Einer der Generäle, ein großer, bärtiger  Krieger an dessen Namen sich Pentim nicht erinnern konnte, erhob sich. „Das Heer ist bereit, mein König. Ich kann die Späher noch heute aussenden und die Vorhut morgen losmarschieren lassen."

„Danke, Dinesh. Ich hatte nichts anders von dir und deinem Stab erwartet. Nun gut. Ich werde in zwei Tagen ebenfalls bereit sein für den Aufbruch. Vorher will ich sicherstellen, dass die Stadt Penira sich verteidigen kann, falls ein Angriff erfolgen sollte." Er wandte sich Duwish zu. „Ich werde dir das Oberkommando über die Palastgarde und die Stadtwachen übertragen."

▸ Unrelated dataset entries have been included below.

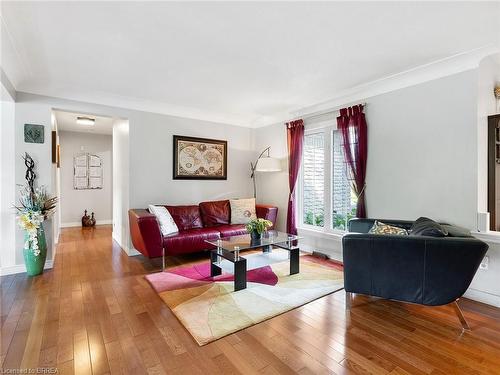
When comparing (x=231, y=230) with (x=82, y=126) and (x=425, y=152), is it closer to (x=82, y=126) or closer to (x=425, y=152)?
(x=425, y=152)

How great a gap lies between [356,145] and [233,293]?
99.6 inches

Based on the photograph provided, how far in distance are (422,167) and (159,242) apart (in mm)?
3391

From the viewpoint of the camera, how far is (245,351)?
1.85m

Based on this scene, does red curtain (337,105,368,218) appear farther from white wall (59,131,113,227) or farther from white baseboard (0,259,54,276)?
white wall (59,131,113,227)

Der füllige Berater nickte ernsthaft und ohne eine Spur seines üblichen Lächelns. Zu Pentims Überraschung kam von den Kriegern kein Einwand. Sie schienen den unscheinbaren Duwish als Oberkommandierenden zu akzeptieren.

Mirim stand auf und stützte die Hände auf den Tisch. Sofort erhoben sich auch die anderen. Der König, der mit der promptem Reaktion wohl nicht gerechnet hatte, runzelte die Stirn.

„Nun gut. Die Vorhut mag losziehen, sobald sie bereit ist. Es wird besser sein, wenn unsere Krieger die Flüsse überqueren, bevor das großen Schmelzwasser eine Passage der nördlichen Furten erschwert oder unmöglich macht. Meldereiter sollen einen tägliche Kontakt mit dem Hauptheer gewährleisten."

„So sei es, mein König." Dinesh nickte zweien seiner Offiziere zu, die kurz salutierten und schweigend den Raum verließen. Es musste sich um die Anführer der Vorhut handeln.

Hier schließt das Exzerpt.